Background:  Unemployment insurance (UI) is the federally supervised program under which states provide benefits to involuntarily unemployed citizens, typically for up to 26 weeks. The program serves as a safety net while the newly unemployed find a new job.

In response to the 2008 economic downturn, however, Congress dramatically extended this subsidized window to up to 99 weeks–nearly two years–in some states via the federally-funded Emergency Unemployment Compensation (EUC) and Extended Benefit (EB) programs. The emergency measure was implemented with the understanding that the UI timetable would eventually return to normal (hence its reliance on periodic congressional reauthorization). At the end of last year, Congress passed the Ryan-Murray Budget Agreement to set spending levels for the next two years. The deal did not include an extension of the crisis-level EUC benefits. Instead, all benefits returned to their status quo duration of 26 weeks on December 28, 2013. As in the case of other expanded entitlements, however, the Left has sought to make this emergency subsidy a permanent reality for jobless America via continued extensions.

Republican Senators Susan Collins (Maine), Dean Heller (Nevada), Rob Portman (Ohio), Lisa Murkowski (Alaska) and Mark Kirk (Illinois) joined five Senate Democrats to strike a bipartisan deal to extend the unemployment insurance program for five months–the legislation will soon be considered by the Senate in full. As the new program will cover retroactive benefits from December, the extension would expire for all beneficiaries in late May. The $9.7 billion compromise will extend to the 1.3 million people who lost benefits at the expiration date and be paid for by extending customs user fees through 2024, boosting federal revenue, and other accounting gimmicks.

Given exercise 1: Transcribe the unemployment insurance passage in full, word for word.
The passage on unemployment insurance and the listing below it are unrelated material.

Source data:
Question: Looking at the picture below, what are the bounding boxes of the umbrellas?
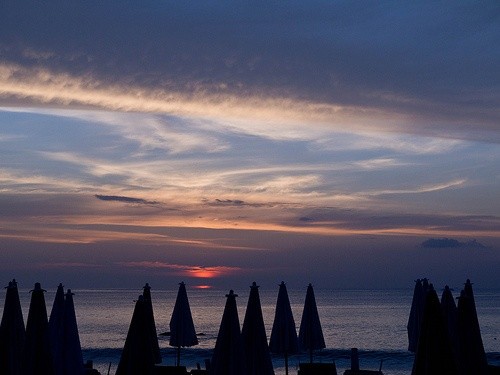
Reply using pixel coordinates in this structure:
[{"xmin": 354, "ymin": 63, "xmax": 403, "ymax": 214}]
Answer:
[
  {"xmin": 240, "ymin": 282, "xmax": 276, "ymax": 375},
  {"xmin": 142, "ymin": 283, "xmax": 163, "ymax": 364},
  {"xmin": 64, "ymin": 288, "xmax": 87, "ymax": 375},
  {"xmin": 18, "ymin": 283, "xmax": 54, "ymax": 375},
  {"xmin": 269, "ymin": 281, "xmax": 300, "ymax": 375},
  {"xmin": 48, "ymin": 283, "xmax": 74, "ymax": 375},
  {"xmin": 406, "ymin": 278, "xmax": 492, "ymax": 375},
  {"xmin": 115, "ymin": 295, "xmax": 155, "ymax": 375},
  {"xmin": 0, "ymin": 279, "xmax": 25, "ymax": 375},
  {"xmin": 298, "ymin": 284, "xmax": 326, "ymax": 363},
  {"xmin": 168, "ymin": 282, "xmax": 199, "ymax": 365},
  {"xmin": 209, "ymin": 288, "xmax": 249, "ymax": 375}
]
--
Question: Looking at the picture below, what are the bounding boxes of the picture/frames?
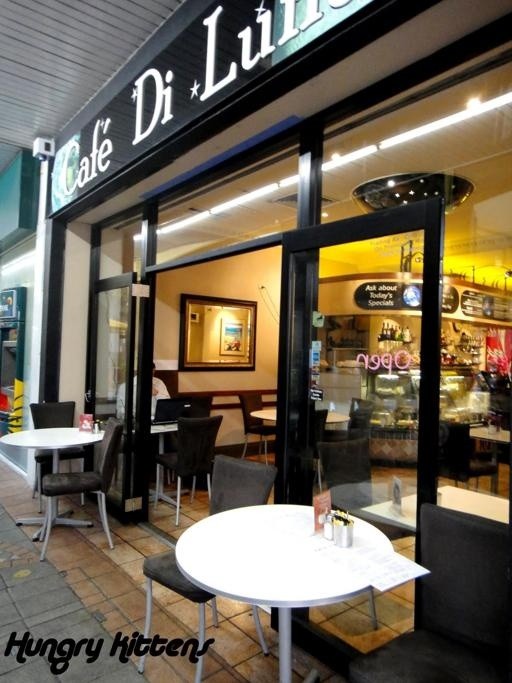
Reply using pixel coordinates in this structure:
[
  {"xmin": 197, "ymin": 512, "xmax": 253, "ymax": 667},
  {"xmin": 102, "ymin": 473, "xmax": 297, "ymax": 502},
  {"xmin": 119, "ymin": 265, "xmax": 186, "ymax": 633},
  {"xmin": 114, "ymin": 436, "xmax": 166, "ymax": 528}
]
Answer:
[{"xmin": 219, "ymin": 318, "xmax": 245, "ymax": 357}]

Given exercise 2: From the listing, pull out each line that includes the string "boxes", treating uppercase and lowercase as different.

Full response 1:
Background:  Unemployment insurance (UI) is the federally supervised program under which states provide benefits to involuntarily unemployed citizens, typically for up to 26 weeks. The program serves as a safety net while the newly unemployed find a new job.

In response to the 2008 economic downturn, however, Congress dramatically extended this subsidized window to up to 99 weeks–nearly two years–in some states via the federally-funded Emergency Unemployment Compensation (EUC) and Extended Benefit (EB) programs. The emergency measure was implemented with the understanding that the UI timetable would eventually return to normal (hence its reliance on periodic congressional reauthorization). At the end of last year, Congress passed the Ryan-Murray Budget Agreement to set spending levels for the next two years. The deal did not include an extension of the crisis-level EUC benefits. Instead, all benefits returned to their status quo duration of 26 weeks on December 28, 2013. As in the case of other expanded entitlements, however, the Left has sought to make this emergency subsidy a permanent reality for jobless America via continued extensions.

Republican Senators Susan Collins (Maine), Dean Heller (Nevada), Rob Portman (Ohio), Lisa Murkowski (Alaska) and Mark Kirk (Illinois) joined five Senate Democrats to strike a bipartisan deal to extend the unemployment insurance program for five months–the legislation will soon be considered by the Senate in full. As the new program will cover retroactive benefits from December, the extension would expire for all beneficiaries in late May. The $9.7 billion compromise will extend to the 1.3 million people who lost benefits at the expiration date and be paid for by extending customs user fees through 2024, boosting federal revenue, and other accounting gimmicks.

Full response 2:
Question: Looking at the picture below, what are the bounding boxes of the umbrellas?
Question: Looking at the picture below, what are the bounding boxes of the picture/frames?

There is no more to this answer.